Doch gibt es neben der
ganzen Gesamtscheiße, die
sich momentan wieder in
ihrem vollen Glanz
präsentiert, auch Dinge, die
uns erfreuen. So gab es in
diesem Jahr rund um den 8.
März wieder viele gute
Aktionen. In Wuppertal hat
die
anarcha-queer*feministische
Nachttanzdemo erfolgreich,
laut und kämpferisch, aber
nicht ohne Polizeirepression
stattgefunden. In anderen
deutschen Städten und
weltweit sind millionen
FLINT* auf die Straße
gegangen und haben
demonstriert oder sich zu
anderen Aktionsformen
entschieden, um ihre Wut
gegen die patriarchalen
Verhältnisse zum Ausdruck zu
bringen. An dieser Stelle
grüßen wir das
anarcha-queerfeministische
Hausprojekt Liebig34 in
Berlin, die am 30.04. ihren
Gerichtstermin zur
Räumungsklage haben.
Wir sind uns sicher, dass
die nächsten Jahre hart
werden. Wann das
Pandemie-Regime endet, ist
unklar und es ist sicher,
dass es in ein
Wirtschaftskrisenmanagement-Regime
übergeht. Auch über andere
Langzeitfolgen und deren
Ausmaße können wir nur
spekulieren. Aber was uns in
den letzten Wochen wirklich
Mut gemacht hat, sind die
beginnenden weltweiten
Aufstände. Und auch quer
durch die Republik gab es
zunehmend mehr
Demonstrationen,
Kundgebungen und sogar
militante Aktionen. Dass es
doch einige Menschen gibt,
die sich von den
verschärften Bedingungen
nicht lähmen lassen, gibt
uns Hoffnung und wir werden
viel, viel Kraft benötigen.
Die Krise ist da und mit ihr
endet die Welt, wie wir sie
kannten und ein neues
Kapitel wird aufgeschlagen.
Daran wird niemand etwas
ändern können. Doch dabei,
wer die Krise bezahlt und
wie dieses neue Kapitel
aussehen soll, wollen wir –
verdammte Scheiße! – ein
Wörtchen mitreden!
Shut down capitalism – Für die soziale Revolution!
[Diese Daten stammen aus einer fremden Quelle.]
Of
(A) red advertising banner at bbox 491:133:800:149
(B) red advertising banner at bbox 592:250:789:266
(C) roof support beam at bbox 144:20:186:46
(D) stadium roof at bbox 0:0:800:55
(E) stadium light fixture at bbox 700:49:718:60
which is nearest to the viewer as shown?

Wir grüßen die 1.Mai-(Vorabend-)Demos und Aktionen in Hamburg, Leipzig, Berlin, London, Basel, Hannover, Paris, Nürnberg, Greifswald, Köln, Bern und alle Menschen auf der Welt, die nicht nur am 1. Mai und trotz Ausnahmezustand auf die Straße gehen! Und natürlich alle Menschen, die sich in Hamburg, Erfurt und sonstwo den Nazis und Rechtspopulist*innen entgegen stellen!